[modular-spatial-index](https://git.sequentialread.com/forest/modular-spatial-index) is a simple spatial index adapter for key/value databases like leveldb and Cassandra (or RDBMS like SQLite/Postgres if you want), based on https://github.com/google/hilbert.
It's called "modular" because it doesn't have any indexing logic inside, you bring your own index. It simply defines a mapping from two-dimensional space (`[x,y]` as integers) to 1-dimensional space (a single string of bytes for a point, or a handful of byte-ranges for a rectangle). You can use these strings of bytes (keys) and byte-ranges (query parameters) in any database to implement a spatial index.

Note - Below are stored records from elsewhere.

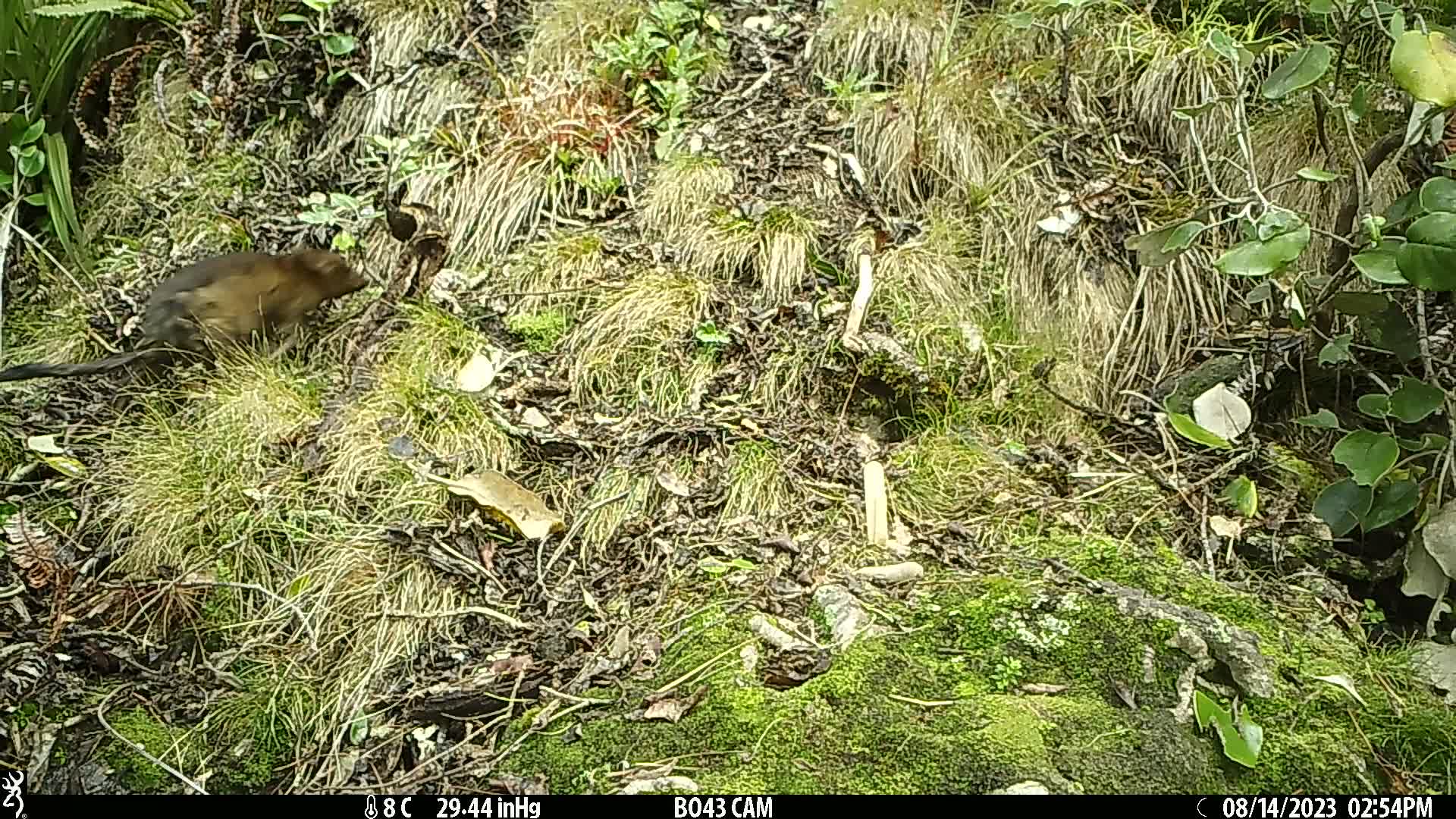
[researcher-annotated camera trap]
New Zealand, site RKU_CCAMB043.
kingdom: Animalia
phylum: Chordata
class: Mammalia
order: Diprotodontia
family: Phalangeridae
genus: Trichosurus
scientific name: Trichosurus vulpecula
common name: common brushtail possum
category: possum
Possum (common brushtail possum) (Trichosurus vulpecula).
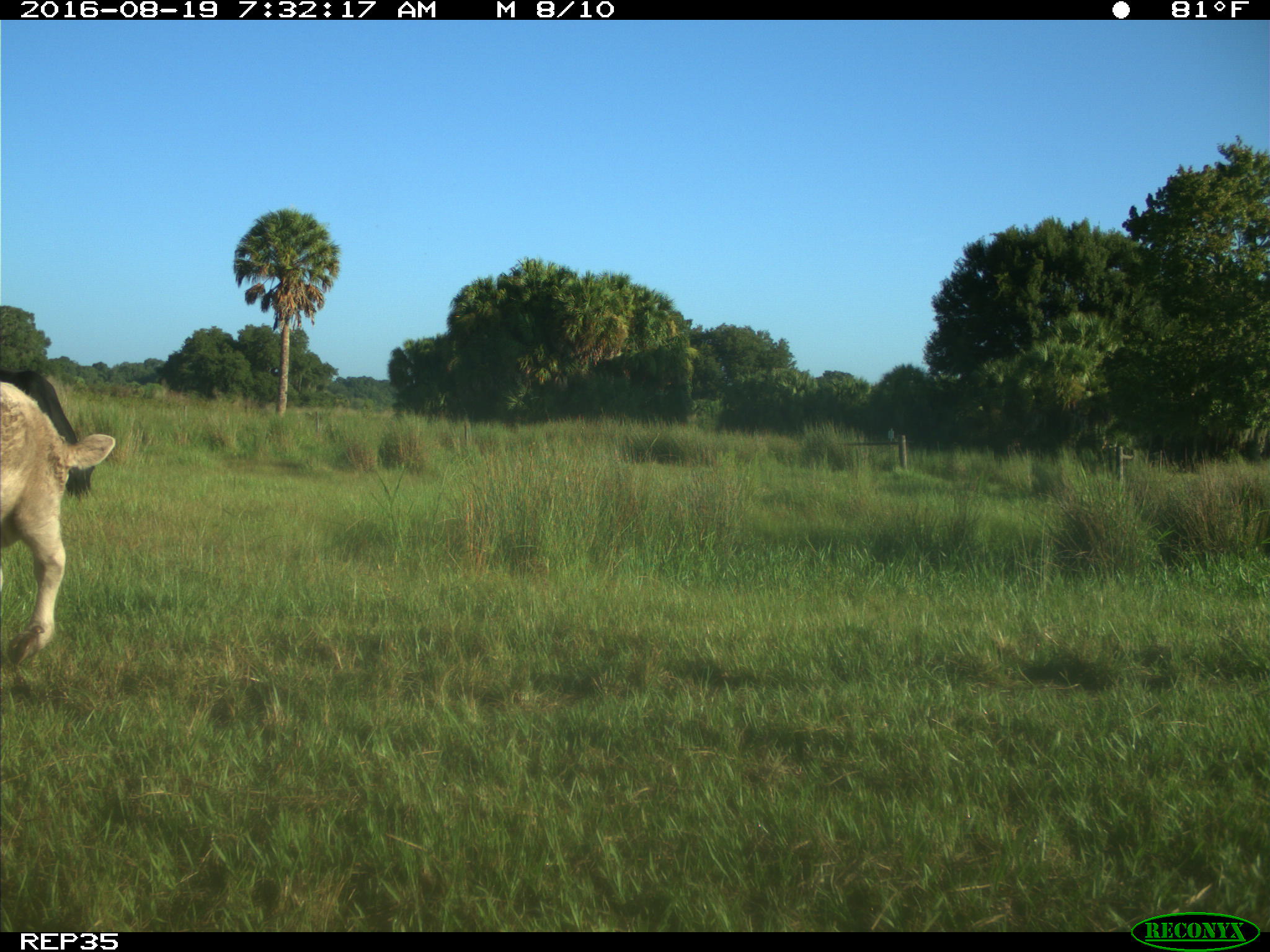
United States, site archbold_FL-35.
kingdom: Animalia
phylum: Chordata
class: Mammalia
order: Artiodactyla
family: Bovidae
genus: Bos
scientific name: Bos taurus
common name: domestic cow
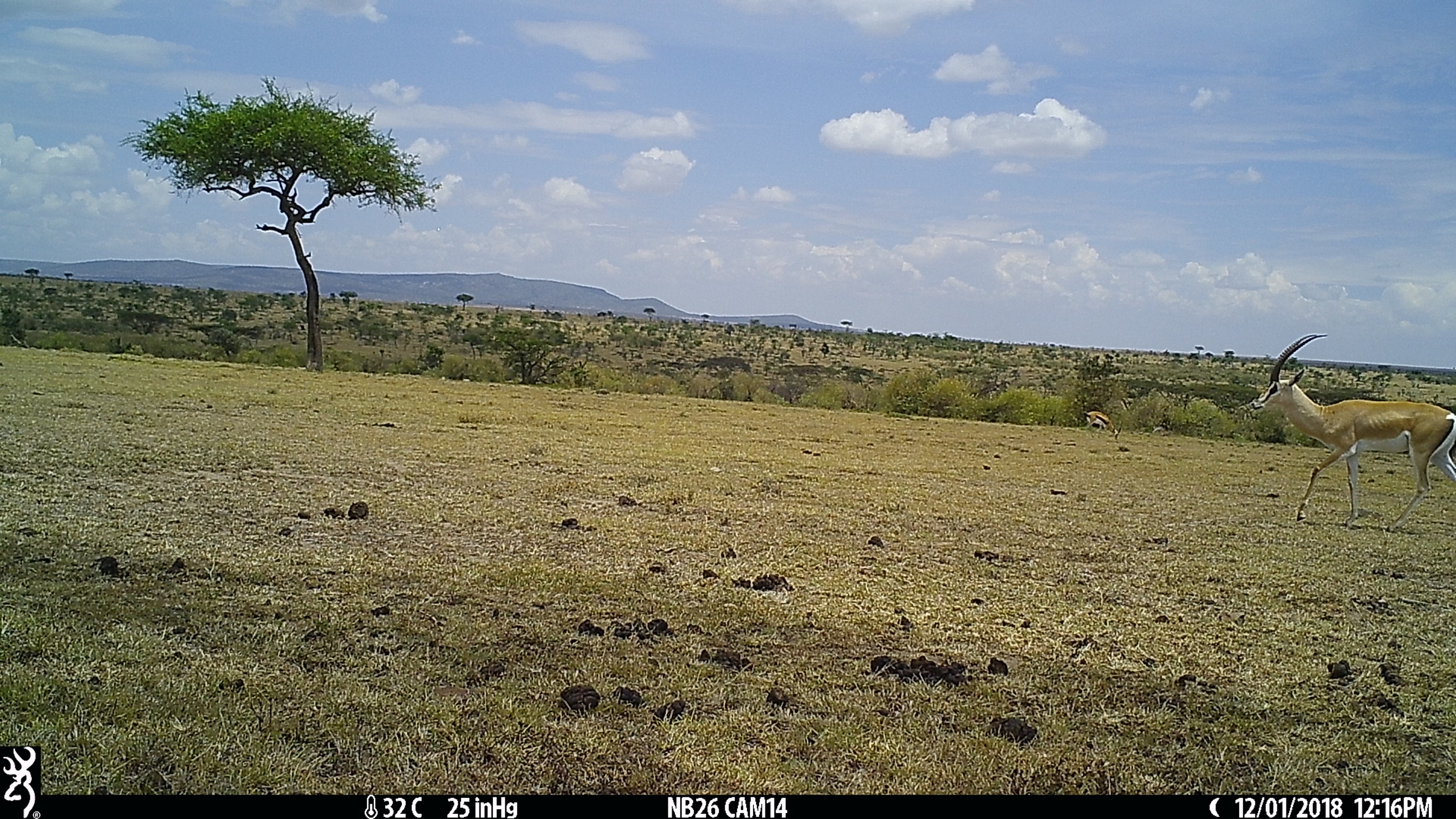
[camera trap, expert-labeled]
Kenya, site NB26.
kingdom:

Read amplification for range queries is ~2x-3x in terms of IOPS and bandwidth compared to a 1-dimensional query.
But that constant factor on top of your fast key/value database is a low price to pay for a whole new dimension, right? It's certainly better than the naive approach.
The benchmarks are [part of this repository](https://git.sequentialread.com/forest/modular-spatial-index-demo-opengl/src/branch/master/benchmark).
I benchmarked the spatial index against a tuned version of the "One range query for every row in the rectangle" approach I talk about in my blog post linked above, which I am calling the `Sliced` index, with various slice sizes.
For a test dataset, I used [goleveldb](https://github.com/syndtr/goleveldb) to store approximately 1 million keys, each with a 4-kilobyte random value. During the benchmarks, each database index was approximately 3.5GB in size, and the test application was consuming about 30MB of memory.